Not Happy With Your Parental Visitation Rights? How and When You Can Change Them
After a divorce, you may get stuck with a child visitation agreementthat you feel is unfair—leaving you with no visitation rights or very little time to see your children.
So how do you change your visitation agreement? It’s not impossible, but it’s not easy either. Here are a few things you need to know.
You need a very clear reason to change the original agreement.
Divorce proceedings are complicated cases that take a lot of time and energy in order to arrive at a final decision about very important matters. That means you need a really really good reason to change those agreements. You can’t simply revisit an agreement on a whim or because you merely feel it’s unfair. If you don’t have a clear, compelling reason why you want to change it, then the court won’t even bother with your case.
The best chance of changing your visitation agreement is by working amicably with your ex-spouse.
Given the court’s unlikeliness to change the original agreement, your best chance—beyond any other method—is to work with your ex-spouse. If possible, sit down and come to an agreement about how you want to change the visitation schedule. A court will send you to mediation anyway, so make an attempt to work things through with your spouse.
Your second best chance of changing your visitation agreement is your kids expressing the desire for more visitation time.
As long as your kids aren’t disrupting a more stable environment or walking into harm’s way, they will have more say about their circumstances as they get older. They may prefer more time with you, and a court will definitely take their wishes into consideration.
You generally need to wait at least two years before you can change a visitation agreement.
Short of rescuing your kids from a dangerous situation, courts generally don’t tend to consider changes to a visitation agreement until at least two years have passed. Your chance of changing an agreement will increase the longer you wait.
To change a visitation agreement with an uncooperative spouse, you need to demonstrate a clear “material change in circumstances.”
If your ex-spouse won’t cooperate, then you need to file a motion that outlines a clear change in circumstances. Without a clear reason to change the visitation agreement, you will likely not succeed.

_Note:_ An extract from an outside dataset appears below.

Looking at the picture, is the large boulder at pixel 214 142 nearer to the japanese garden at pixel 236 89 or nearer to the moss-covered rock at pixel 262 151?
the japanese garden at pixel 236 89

Changes in circumstances that may lead to increased visitation for you include:
- Moving closer to your children—especially if you’ve moved from out of state to live closer to your children.
- Recovering from drug or alcohol addiction and proving that you’ve been sober for a long period of time.
- Moving to a residence that’s safer than where you lived before (such as a better quality home or a place where you now live by yourself instead of with volatile roommates).
- Breaking up with a significant other who posed a threat to the child.
- Showing that your ex-spouse may need extra help with your children, whether from an illness, injury, increased workload, or excessive travel.
- Demonstrating a significant change in income that shows you can take care of your children better when they visit.
- Showing that your increased visitation will lead to a more stable environment for your children.
- Demonstrating major visitation issues with the custodial parent such as a failure to respect existing agreements, keeping your children from communicating with you at all, or playing fast and loose with the rules.
If you feel you have a strong case, then you would need to take the following steps.
- Review your reason to change the visitation rights with your family law attorney. They will help council you about whether or not you have a good case. Don’t go it alone. If you do, you will likely waste time and money that leads to no change to your visitation rights.
- File a motion that gets served to your ex-spouse. The motion needs to detail the “best interests of the child” that’s leading you to request a change to the visitation agreement.
- Go through mediation. The court will most likely order you to do this before you enter legal proceedings. Again, a family law attorney is essential during this step.
- If mediation fails, then you will have a hearing during which you and your family law attorney will present your case to a judge. If your case is compelling enough, the judge will order a change to the visitation agreement.
As a final note, you may feel shy about challenging an existing visitation agreement. Don’t be shy! It’s always worth talking to a family law attorney if you suspect that you have a good reason to change the existing agreement. They will be able to tell you if the “best interest of the child” is significant enough to merit revisiting the agreement.